::: Passage provided

By Media Office Staff


California ended 2019 with nearly 1 million energy jobs, including more than 530,000 clean energy jobs, according to the 2020 California Energy and Employment Report.


Commissioned by the California Energy Commission (CEC) and California Public Utilities Commission in partnership with the National Association of State Energy Officials, the report includes survey data from nearly 5,000 businesses and details energy employment in five major technology sectors including:


• Electric power generation

• Transmission, distribution and storage

• Fuels

• Energy efficiency

• Motor vehicles

Sarah Lehmann from BW Research presented the report findings during the CEC’s July 2020 business meeting. While businesses reported optimistic outlooks at the time of the survey, projecting 2-8 percent employment growth in 2020, researchers reported the sector has experienced an 18 percent decline because of the public health response to COVID-19, including nearly 180,000 jobs lost as of May. This contraction is consistent with trends in other states.


However according to preliminary numbers from June, the sector experienced a slight increase compared to May and may be trending in a positive direction.


“The report’s findings on 2019 clean energy jobs numbers are remarkable and represent a significant part of our economy,” said Commissioner J. Andrew McAllister. “With the right suite of project-oriented incentives and training programs, we can bring these jobs back as part of a robust economic recovery solution, creating well-paying employment opportunities for the Californians who need them most.”

::::::
::: Material shown

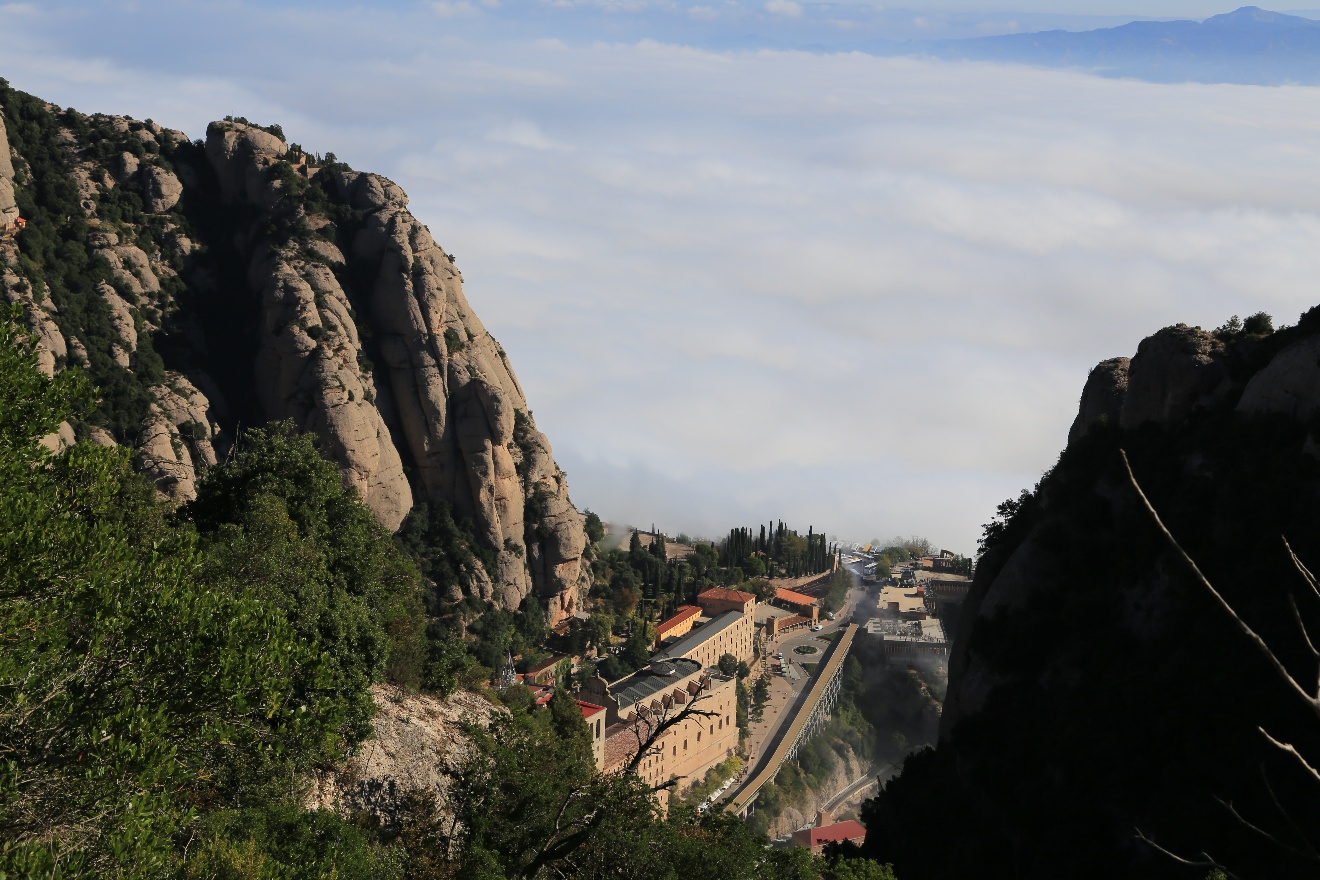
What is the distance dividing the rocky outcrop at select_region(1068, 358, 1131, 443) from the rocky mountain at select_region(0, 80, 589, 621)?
223 feet

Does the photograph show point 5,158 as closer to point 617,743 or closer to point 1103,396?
point 617,743

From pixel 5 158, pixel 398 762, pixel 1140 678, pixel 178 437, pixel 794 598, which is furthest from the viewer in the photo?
pixel 794 598

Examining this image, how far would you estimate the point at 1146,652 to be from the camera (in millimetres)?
38594

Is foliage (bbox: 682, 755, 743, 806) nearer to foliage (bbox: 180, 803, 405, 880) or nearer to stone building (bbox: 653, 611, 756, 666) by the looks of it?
stone building (bbox: 653, 611, 756, 666)

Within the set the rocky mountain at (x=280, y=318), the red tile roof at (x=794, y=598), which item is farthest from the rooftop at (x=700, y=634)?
the red tile roof at (x=794, y=598)

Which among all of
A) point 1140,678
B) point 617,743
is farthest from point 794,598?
point 1140,678

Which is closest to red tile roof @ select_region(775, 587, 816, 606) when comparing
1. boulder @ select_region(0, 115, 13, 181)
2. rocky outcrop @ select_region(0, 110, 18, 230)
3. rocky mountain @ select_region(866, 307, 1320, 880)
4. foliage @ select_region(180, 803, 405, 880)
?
rocky outcrop @ select_region(0, 110, 18, 230)

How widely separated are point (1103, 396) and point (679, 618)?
86855mm

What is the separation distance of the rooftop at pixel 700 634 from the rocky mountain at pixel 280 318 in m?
14.3

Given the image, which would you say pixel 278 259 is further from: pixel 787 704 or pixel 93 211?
pixel 787 704

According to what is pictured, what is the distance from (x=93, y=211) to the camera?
11425cm

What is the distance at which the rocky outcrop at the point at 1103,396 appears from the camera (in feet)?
171

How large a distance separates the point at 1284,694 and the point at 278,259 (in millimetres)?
107819

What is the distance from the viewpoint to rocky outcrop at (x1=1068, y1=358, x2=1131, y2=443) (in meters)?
52.0
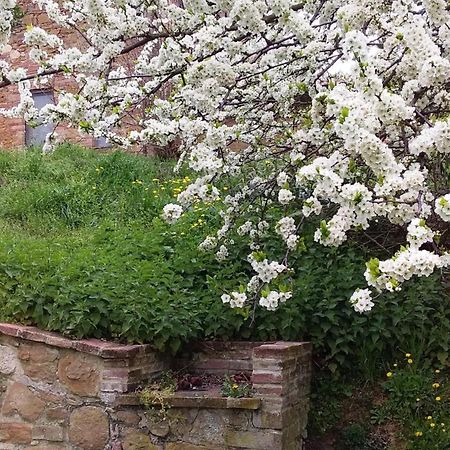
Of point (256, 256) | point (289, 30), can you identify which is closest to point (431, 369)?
point (256, 256)

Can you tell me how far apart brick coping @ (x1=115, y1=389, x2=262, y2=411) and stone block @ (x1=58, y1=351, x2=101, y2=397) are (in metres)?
0.17

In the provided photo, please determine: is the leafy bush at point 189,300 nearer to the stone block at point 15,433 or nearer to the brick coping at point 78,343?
the brick coping at point 78,343

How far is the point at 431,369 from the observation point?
→ 3596mm

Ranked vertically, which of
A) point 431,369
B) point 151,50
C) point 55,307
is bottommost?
point 431,369

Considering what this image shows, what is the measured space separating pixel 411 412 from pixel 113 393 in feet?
5.08

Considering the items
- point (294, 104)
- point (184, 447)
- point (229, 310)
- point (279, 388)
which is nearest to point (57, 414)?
point (184, 447)

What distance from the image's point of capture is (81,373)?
11.7 ft

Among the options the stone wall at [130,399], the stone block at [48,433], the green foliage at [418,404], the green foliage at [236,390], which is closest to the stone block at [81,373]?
the stone wall at [130,399]

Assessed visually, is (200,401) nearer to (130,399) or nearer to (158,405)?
(158,405)

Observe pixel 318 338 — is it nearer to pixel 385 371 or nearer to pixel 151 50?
pixel 385 371

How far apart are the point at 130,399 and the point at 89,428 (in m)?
0.29

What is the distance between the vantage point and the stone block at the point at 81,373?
11.6ft

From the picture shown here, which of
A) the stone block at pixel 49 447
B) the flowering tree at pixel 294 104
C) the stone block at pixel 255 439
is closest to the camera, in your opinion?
the flowering tree at pixel 294 104

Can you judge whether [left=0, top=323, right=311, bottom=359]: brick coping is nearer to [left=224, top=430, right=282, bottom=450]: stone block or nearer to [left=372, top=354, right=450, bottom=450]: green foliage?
[left=224, top=430, right=282, bottom=450]: stone block
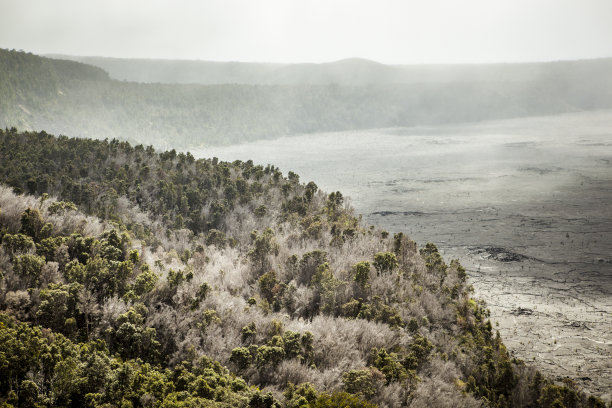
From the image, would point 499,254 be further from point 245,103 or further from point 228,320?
point 245,103

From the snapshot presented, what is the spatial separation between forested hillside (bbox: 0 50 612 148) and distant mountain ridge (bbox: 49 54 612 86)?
1902 millimetres

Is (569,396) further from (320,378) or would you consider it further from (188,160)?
(188,160)

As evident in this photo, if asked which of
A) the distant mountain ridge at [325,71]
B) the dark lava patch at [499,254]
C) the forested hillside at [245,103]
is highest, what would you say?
the distant mountain ridge at [325,71]

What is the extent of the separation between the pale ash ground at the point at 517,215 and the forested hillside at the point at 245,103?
8.69 metres

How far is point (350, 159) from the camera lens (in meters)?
29.6

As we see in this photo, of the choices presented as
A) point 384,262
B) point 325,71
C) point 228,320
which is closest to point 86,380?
point 228,320

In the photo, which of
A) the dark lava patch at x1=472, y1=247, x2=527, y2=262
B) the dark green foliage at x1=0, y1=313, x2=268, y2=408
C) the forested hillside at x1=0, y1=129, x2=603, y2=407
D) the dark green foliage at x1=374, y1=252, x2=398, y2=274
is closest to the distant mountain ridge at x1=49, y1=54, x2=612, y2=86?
the dark lava patch at x1=472, y1=247, x2=527, y2=262

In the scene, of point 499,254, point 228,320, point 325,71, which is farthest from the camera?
point 325,71

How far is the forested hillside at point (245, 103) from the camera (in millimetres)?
30641

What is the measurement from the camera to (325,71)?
275ft

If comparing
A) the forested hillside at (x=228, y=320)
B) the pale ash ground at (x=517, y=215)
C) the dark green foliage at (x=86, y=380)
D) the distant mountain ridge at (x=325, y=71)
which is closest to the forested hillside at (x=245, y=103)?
the distant mountain ridge at (x=325, y=71)

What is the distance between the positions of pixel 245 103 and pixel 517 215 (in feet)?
134

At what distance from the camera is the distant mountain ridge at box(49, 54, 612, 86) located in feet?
241

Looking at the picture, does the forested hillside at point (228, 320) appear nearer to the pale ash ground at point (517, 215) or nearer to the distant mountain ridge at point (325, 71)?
the pale ash ground at point (517, 215)
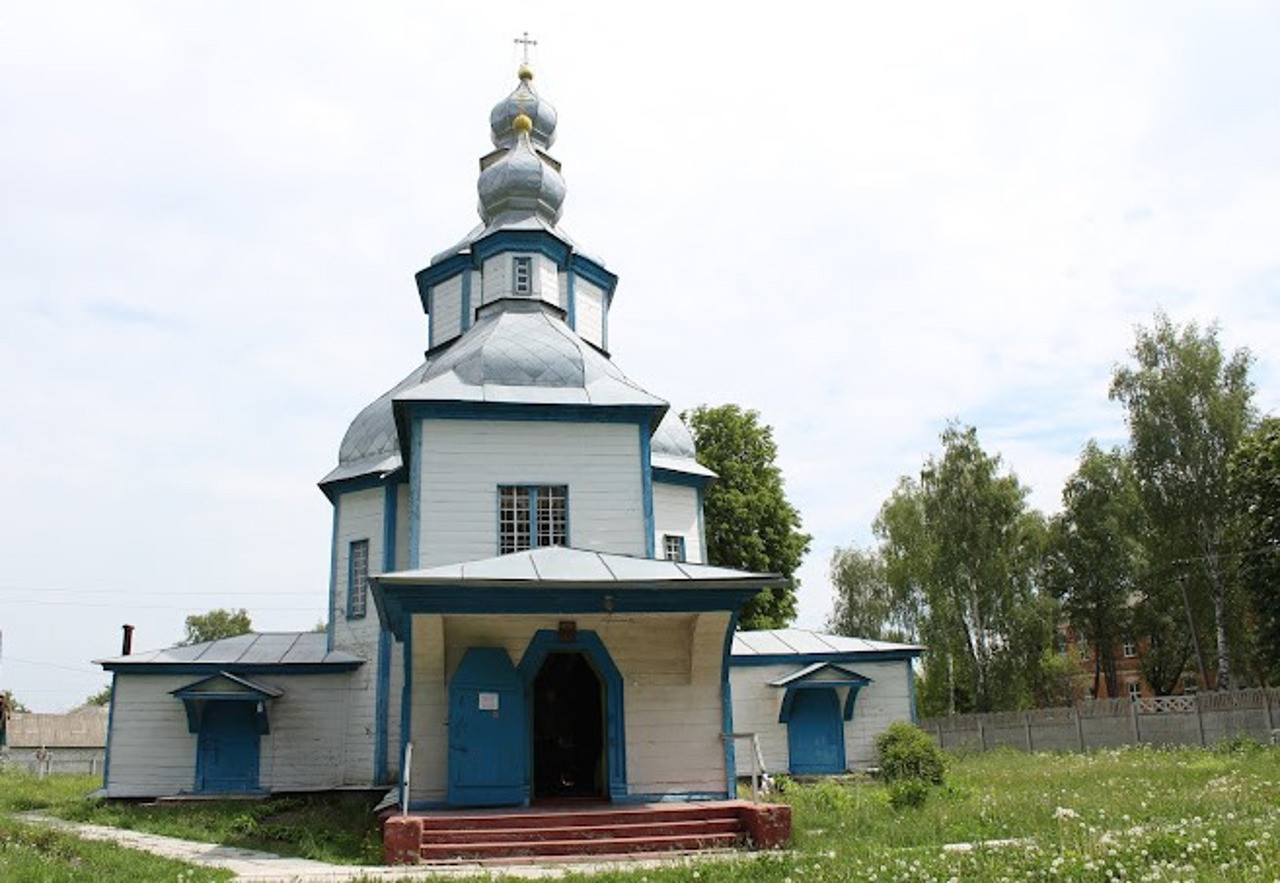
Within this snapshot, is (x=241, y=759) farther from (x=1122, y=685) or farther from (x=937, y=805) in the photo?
(x=1122, y=685)

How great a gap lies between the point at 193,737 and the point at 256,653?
5.54 feet

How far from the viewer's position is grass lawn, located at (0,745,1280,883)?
7367 mm

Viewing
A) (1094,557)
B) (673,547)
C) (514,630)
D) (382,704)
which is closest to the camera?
(514,630)

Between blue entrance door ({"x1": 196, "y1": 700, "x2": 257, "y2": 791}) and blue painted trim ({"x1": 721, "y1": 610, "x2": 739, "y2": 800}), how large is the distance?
9.07m

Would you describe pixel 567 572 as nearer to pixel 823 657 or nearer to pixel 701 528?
pixel 701 528

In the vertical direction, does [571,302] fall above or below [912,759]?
above

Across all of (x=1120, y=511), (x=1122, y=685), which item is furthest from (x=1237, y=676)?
(x=1122, y=685)

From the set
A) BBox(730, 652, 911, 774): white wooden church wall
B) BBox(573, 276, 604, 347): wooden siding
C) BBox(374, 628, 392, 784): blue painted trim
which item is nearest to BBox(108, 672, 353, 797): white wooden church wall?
BBox(374, 628, 392, 784): blue painted trim

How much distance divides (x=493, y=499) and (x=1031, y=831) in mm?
8057

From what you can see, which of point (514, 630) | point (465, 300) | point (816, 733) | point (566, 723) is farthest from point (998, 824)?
point (465, 300)

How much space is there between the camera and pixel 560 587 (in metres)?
11.4

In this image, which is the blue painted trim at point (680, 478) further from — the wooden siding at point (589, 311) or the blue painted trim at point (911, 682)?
the blue painted trim at point (911, 682)

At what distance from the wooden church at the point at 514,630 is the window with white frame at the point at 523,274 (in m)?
0.03

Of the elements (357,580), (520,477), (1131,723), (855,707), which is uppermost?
(520,477)
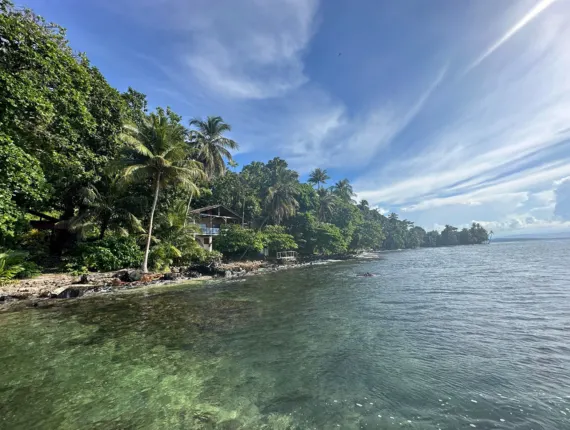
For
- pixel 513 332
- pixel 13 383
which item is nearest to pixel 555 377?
pixel 513 332

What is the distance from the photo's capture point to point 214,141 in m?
33.1

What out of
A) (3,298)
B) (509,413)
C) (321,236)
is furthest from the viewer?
(321,236)

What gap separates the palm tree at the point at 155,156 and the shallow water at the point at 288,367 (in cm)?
1018

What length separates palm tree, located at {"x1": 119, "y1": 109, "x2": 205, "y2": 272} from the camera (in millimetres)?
18188

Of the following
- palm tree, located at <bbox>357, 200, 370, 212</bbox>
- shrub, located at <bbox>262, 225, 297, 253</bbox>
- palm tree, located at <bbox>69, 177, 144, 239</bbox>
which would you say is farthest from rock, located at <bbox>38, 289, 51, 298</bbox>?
palm tree, located at <bbox>357, 200, 370, 212</bbox>

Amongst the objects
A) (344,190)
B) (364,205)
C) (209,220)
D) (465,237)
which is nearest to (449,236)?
(465,237)

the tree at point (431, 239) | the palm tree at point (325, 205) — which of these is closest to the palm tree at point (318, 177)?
the palm tree at point (325, 205)

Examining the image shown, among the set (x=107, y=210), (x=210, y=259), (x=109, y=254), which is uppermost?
(x=107, y=210)

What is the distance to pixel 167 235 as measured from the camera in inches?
892

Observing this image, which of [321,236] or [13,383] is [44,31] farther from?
[321,236]

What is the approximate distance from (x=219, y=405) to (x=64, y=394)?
102 inches

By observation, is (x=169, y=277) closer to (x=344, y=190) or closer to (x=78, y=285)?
(x=78, y=285)

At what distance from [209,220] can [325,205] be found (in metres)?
30.5

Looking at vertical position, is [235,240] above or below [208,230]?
below
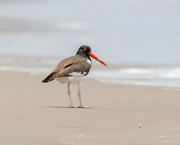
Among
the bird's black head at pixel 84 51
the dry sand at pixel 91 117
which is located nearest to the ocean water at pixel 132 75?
the dry sand at pixel 91 117

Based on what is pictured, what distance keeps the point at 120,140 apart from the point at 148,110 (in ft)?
10.0

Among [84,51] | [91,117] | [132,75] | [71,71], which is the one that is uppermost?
[84,51]

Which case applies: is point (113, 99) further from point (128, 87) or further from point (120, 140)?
point (120, 140)

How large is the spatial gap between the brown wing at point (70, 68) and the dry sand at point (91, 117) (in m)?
0.58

::::::

## Task details
Duplicate the entire text of the report on California energy jobs word for word. The data that accompany this report are independent material.

## Answer to this exercise
By Media Office Staff


California ended 2019 with nearly 1 million energy jobs, including more than 530,000 clean energy jobs, according to the 2020 California Energy and Employment Report.


Commissioned by the California Energy Commission (CEC) and California Public Utilities Commission in partnership with the National Association of State Energy Officials, the report includes survey data from nearly 5,000 businesses and details energy employment in five major technology sectors including:


• Electric power generation

• Transmission, distribution and storage

• Fuels

• Energy efficiency

• Motor vehicles

Sarah Lehmann from BW Research presented the report findings during the CEC’s July 2020 business meeting. While businesses reported optimistic outlooks at the time of the survey, projecting 2-8 percent employment growth in 2020, researchers reported the sector has experienced an 18 percent decline because of the public health response to COVID-19, including nearly 180,000 jobs lost as of May. This contraction is consistent with trends in other states.


However according to preliminary numbers from June, the sector experienced a slight increase compared to May and may be trending in a positive direction.


“The report’s findings on 2019 clean energy jobs numbers are remarkable and represent a significant part of our economy,” said Commissioner J. Andrew McAllister. “With the right suite of project-oriented incentives and training programs, we can bring these jobs back as part of a robust economic recovery solution, creating well-paying employment opportunities for the Californians who need them most.”